WHAT TO DO>
According to the passage on cold boot attacks below, why is the RAM cooled as soon as it is powered off? Answer in one to three sentences.

Top of PASSAGE FOR REVIEW

How is cold boot attack performed?

As mentioned earlier, cold boot attack involves cooling down the RAM as soon as it is powered off. Temperature is directly proportional to the rate of charge decay or leakage in capacitors. So by bringing down the temperature of the RAM, the data retention time is significantly increased from a few seconds to minutes and even hours. This is usually done by spraying the coolant from a can of compressed air by holding it upside down.^[1] But in forensic labs, liquid nitrogen is used as well.

Once cooled enough, the RAM is either inserted into a compatible motherboard to dump the RAM data, or just kept in the same machine and the system is booted with a USB operating system to read and store the bit sequence from the RAM. Later, the copied binary sequence is passed on to any of the software algorithms to analyze and recover the encryption keys or whatever the data that was targeted.

The term ‘cold boot’ just refers to that cold and evil way of shutting down a computer by holding a pillow… um… holding the power key long enough to kill the computer so that you can boot again.

Cold boot attack in real world

Cold boot attack is mostly seen in the world of digital forensics where such approaches are required to retrieve the decryption keys of an encrypted system or software modules. But outside such environments, they are slightly uncommon, as the cold boot attack demands a physical access to the victim’s computer — not to mention the time one needs to spend on removing those bazillion screws.

But that doesn’t mitigate the security risks involved. It is still a vulnerability, and there are successful proof of concept demonstrations of data retention even in modern SDRAM like DDR2 and DDR3,^[2] which means, it is highly possible that DDR4 will be susceptible to such attacks in the future.

How to prevent data theft from cold boot attacks?

Some quick software-based solutions like overwriting the RAM before shutting down the machine or using encryption programs that don’t write sensitive keys on to the RAM can avoid data loss due to cold boot attacks.

For example, the Linux kernel got a patch named TRESOR, which disallows programs to write or store encryption keys on RAM. Instead, it restricts encryption to the CPU level. In a similar way, the CPU cache can also be used instead of RAM to store the encryption keys temporarily.

Despite all the defensive measures, targeted attacks towards data will always be evolving along with the technology. In short, just by preventing any physical access to your machine, you can very well avert many targeted attacks.

Footnotes

1. Halderman J, Schoen S, Heninger N et al. Lest we remember. Communications of the ACM. 2009;52(5):91. doi:10.1145/1506409.1506429.
2. Lindenlauf S, Hofken H, Schuba M. Cold Boot Attacks on DDR2 and DDR3 SDRAM. 2015 10th International Conference on Availability, Reliability and Security. 2015. doi:10.1109/ares.2015.28.

Bottom of PASSAGE FOR REVIEW
Top of GIVEN DATA

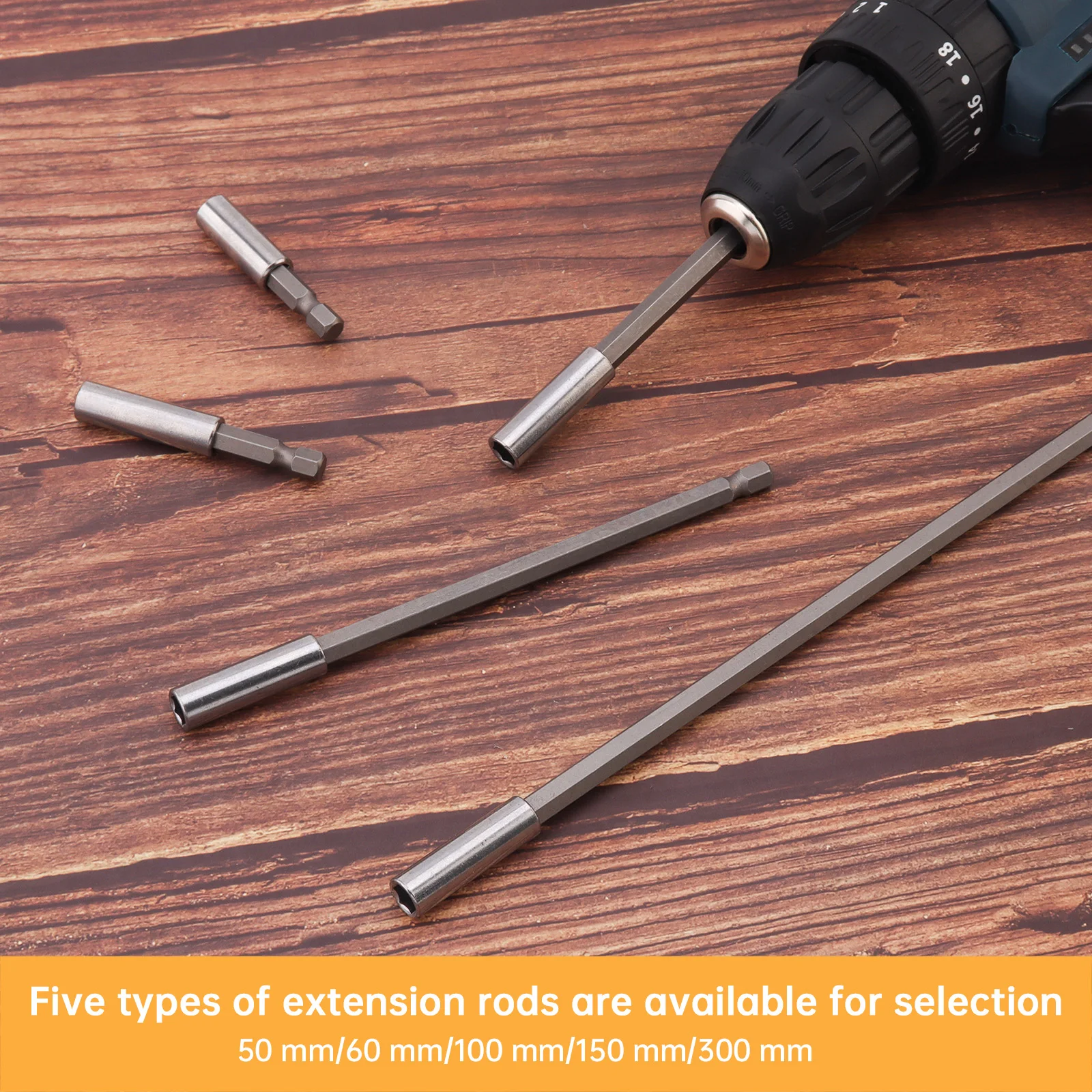 1/4 inch Magnetic Hex Shank Drill Extension Bit Holder Set for Electric Drill Screwdriver 50 60 100 150 300 mm Socket Extender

Bottom of GIVEN DATA

TASK RESPONSE>
The rate at which charge decays or leaks from the capacitors is directly proportional to temperature. Lowering the RAM's temperature therefore extends data retention from a few seconds to minutes or even hours, which leaves time to read the data.